How to Train for the Pack Test
The Forest Service recommends starting preparation at least four to six weeks before your scheduled test date. The progression is straightforward: begin by walking a flat 3-mile course with no pack at all. Once you can cover that distance in under 45 minutes comfortably, add a pack loaded with about 25 pounds. Gradually increase the weight over the following weeks until you can complete the course in 45 minutes carrying the full 45 pounds.
Hill hiking with a loaded pack is especially useful for building the leg strength and endurance you’ll need. Even though the test itself is on flat ground, training on hills forces your cardiovascular system and leg muscles to work harder, giving you a larger margin on test day. Many people who fail do so not because they lack raw fitness but because they underestimate how much 45 pounds slows their pace.

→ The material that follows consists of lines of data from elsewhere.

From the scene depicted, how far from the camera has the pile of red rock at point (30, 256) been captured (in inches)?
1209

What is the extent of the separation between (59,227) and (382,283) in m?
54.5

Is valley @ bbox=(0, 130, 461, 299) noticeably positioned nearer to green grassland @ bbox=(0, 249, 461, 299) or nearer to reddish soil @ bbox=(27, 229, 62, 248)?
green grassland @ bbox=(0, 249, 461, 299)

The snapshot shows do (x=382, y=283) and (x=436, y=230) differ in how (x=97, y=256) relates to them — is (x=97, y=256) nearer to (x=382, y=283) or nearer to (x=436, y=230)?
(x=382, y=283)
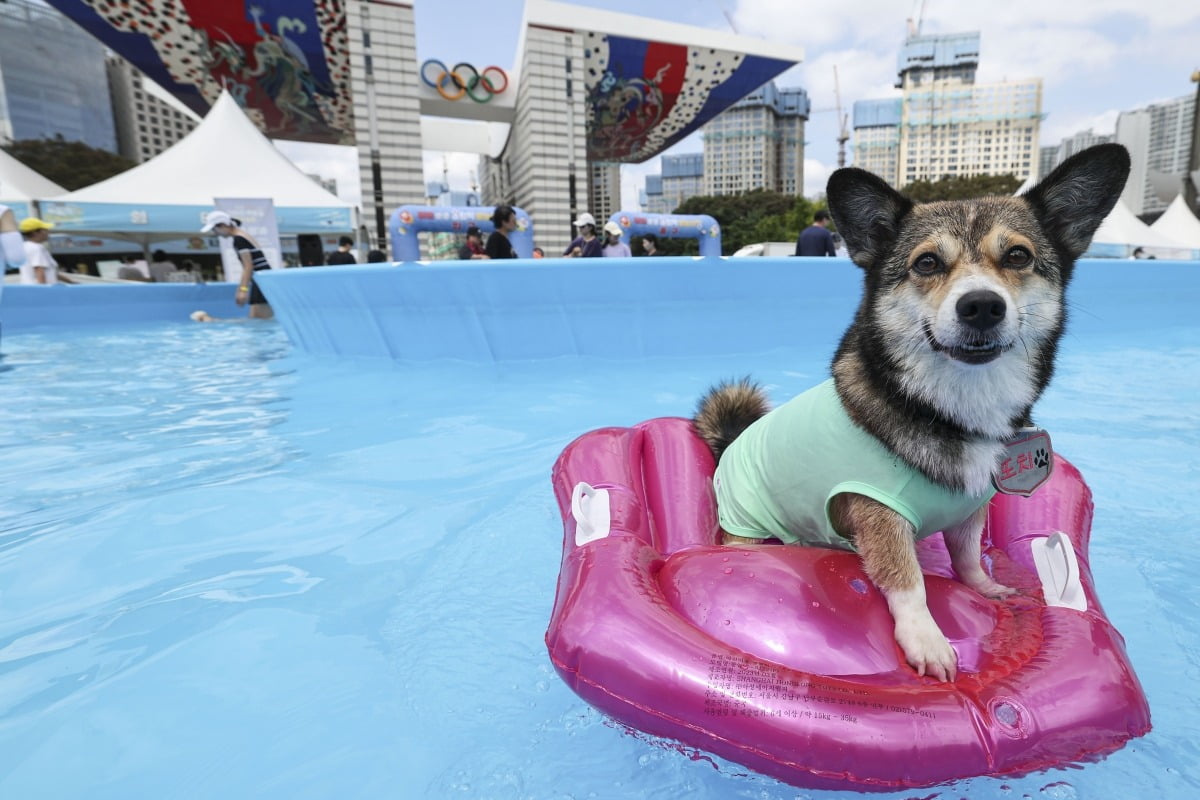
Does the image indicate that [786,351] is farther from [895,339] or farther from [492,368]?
[895,339]

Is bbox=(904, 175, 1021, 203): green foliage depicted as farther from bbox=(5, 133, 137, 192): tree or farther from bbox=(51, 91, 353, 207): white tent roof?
bbox=(5, 133, 137, 192): tree

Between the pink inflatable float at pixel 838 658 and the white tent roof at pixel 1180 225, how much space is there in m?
35.5

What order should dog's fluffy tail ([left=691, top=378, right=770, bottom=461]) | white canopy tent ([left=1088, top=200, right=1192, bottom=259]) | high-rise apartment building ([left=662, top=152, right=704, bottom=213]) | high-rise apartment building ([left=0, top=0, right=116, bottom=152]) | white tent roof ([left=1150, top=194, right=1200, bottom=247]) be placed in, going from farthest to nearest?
high-rise apartment building ([left=662, top=152, right=704, bottom=213]), high-rise apartment building ([left=0, top=0, right=116, bottom=152]), white tent roof ([left=1150, top=194, right=1200, bottom=247]), white canopy tent ([left=1088, top=200, right=1192, bottom=259]), dog's fluffy tail ([left=691, top=378, right=770, bottom=461])

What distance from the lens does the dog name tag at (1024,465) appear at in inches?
56.8

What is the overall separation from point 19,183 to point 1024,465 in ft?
76.8

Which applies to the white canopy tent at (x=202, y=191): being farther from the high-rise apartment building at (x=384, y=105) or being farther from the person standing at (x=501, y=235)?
the person standing at (x=501, y=235)

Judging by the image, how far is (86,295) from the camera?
34.6ft

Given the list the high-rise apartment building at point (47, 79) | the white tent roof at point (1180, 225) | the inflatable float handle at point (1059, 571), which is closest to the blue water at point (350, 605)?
the inflatable float handle at point (1059, 571)

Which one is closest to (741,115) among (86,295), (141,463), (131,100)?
(131,100)

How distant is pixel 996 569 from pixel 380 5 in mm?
26795

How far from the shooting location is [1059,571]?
5.05ft

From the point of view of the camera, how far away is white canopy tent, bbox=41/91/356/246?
1391cm

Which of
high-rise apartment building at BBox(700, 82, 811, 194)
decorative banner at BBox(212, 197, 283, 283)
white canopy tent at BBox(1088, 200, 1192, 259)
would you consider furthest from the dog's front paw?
high-rise apartment building at BBox(700, 82, 811, 194)

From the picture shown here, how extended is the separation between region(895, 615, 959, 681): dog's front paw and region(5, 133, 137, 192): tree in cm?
4011
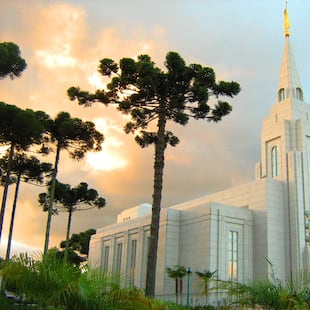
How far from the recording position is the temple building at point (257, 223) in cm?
4394

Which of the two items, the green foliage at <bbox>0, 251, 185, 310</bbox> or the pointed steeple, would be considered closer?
the green foliage at <bbox>0, 251, 185, 310</bbox>

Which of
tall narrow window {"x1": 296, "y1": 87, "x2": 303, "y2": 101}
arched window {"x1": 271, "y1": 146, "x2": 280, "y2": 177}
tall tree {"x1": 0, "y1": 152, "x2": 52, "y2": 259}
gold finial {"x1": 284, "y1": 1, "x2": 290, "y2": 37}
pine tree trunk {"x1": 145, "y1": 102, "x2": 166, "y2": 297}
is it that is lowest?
pine tree trunk {"x1": 145, "y1": 102, "x2": 166, "y2": 297}

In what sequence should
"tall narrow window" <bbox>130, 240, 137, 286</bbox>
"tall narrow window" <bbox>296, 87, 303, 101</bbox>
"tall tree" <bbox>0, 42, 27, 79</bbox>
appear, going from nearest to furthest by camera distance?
1. "tall tree" <bbox>0, 42, 27, 79</bbox>
2. "tall narrow window" <bbox>130, 240, 137, 286</bbox>
3. "tall narrow window" <bbox>296, 87, 303, 101</bbox>

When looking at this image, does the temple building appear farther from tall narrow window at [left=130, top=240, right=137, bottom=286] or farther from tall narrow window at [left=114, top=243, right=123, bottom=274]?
tall narrow window at [left=114, top=243, right=123, bottom=274]

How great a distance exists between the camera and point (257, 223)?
4597 centimetres

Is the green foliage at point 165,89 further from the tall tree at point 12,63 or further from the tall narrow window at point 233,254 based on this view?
the tall narrow window at point 233,254

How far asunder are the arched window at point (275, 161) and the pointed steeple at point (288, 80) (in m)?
5.88

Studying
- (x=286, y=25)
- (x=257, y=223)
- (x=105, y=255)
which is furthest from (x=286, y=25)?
(x=105, y=255)

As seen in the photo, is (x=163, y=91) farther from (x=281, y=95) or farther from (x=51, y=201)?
(x=281, y=95)

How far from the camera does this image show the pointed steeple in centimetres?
5178

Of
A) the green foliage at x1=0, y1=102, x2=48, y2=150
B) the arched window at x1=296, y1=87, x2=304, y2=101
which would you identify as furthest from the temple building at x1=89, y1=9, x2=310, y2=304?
the green foliage at x1=0, y1=102, x2=48, y2=150

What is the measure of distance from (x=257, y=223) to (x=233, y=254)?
A: 3.93m

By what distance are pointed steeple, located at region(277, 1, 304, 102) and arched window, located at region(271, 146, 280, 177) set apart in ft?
19.3

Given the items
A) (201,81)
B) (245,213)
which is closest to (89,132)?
(201,81)
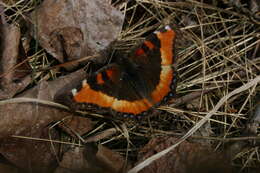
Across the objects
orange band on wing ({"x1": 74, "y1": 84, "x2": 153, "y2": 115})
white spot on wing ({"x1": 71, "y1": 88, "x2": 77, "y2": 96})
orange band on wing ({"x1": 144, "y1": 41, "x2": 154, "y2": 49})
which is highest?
orange band on wing ({"x1": 144, "y1": 41, "x2": 154, "y2": 49})

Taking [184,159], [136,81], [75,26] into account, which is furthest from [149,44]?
[184,159]

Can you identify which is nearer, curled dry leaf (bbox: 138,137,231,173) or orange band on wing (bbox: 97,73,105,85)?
curled dry leaf (bbox: 138,137,231,173)

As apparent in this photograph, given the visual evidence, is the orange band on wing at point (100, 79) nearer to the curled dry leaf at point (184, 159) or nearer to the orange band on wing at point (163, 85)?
the orange band on wing at point (163, 85)

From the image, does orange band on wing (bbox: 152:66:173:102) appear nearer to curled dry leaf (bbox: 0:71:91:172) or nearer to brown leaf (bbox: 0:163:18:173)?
curled dry leaf (bbox: 0:71:91:172)

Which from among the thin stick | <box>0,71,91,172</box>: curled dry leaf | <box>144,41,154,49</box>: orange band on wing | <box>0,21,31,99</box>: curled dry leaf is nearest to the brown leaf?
<box>0,71,91,172</box>: curled dry leaf

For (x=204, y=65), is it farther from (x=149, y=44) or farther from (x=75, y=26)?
(x=75, y=26)

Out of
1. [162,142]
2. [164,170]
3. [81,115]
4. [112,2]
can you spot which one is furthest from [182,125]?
[112,2]

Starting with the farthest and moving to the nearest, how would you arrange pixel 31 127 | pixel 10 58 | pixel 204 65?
pixel 204 65
pixel 10 58
pixel 31 127
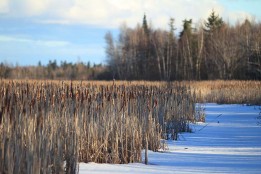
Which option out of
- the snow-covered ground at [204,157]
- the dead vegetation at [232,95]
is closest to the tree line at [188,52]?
the dead vegetation at [232,95]

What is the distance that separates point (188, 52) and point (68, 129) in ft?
123

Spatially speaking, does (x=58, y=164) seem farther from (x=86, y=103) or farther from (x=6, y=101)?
(x=86, y=103)

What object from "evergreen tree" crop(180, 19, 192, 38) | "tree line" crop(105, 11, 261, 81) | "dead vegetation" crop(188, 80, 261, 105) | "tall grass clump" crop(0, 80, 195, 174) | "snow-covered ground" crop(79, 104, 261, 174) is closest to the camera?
"tall grass clump" crop(0, 80, 195, 174)

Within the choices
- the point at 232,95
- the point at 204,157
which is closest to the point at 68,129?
the point at 204,157

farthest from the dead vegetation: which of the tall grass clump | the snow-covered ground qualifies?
the tall grass clump

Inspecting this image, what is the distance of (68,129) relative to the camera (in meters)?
5.50

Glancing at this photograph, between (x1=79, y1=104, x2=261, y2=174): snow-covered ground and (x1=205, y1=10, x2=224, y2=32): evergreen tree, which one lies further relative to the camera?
(x1=205, y1=10, x2=224, y2=32): evergreen tree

Walking 3 miles in 45 minutes means holding a pace of 15 minutes per mile, which is brisk even without weight. With a heavy pack, that pace requires real conditioning.
If you’re coming from a sedentary starting point, six weeks is a minimum. People who are already running, cycling, or hiking regularly will adapt faster, but everyone benefits from practicing with the actual weight. Your feet, hips, and shoulders all need time to adjust to loaded walking before test day.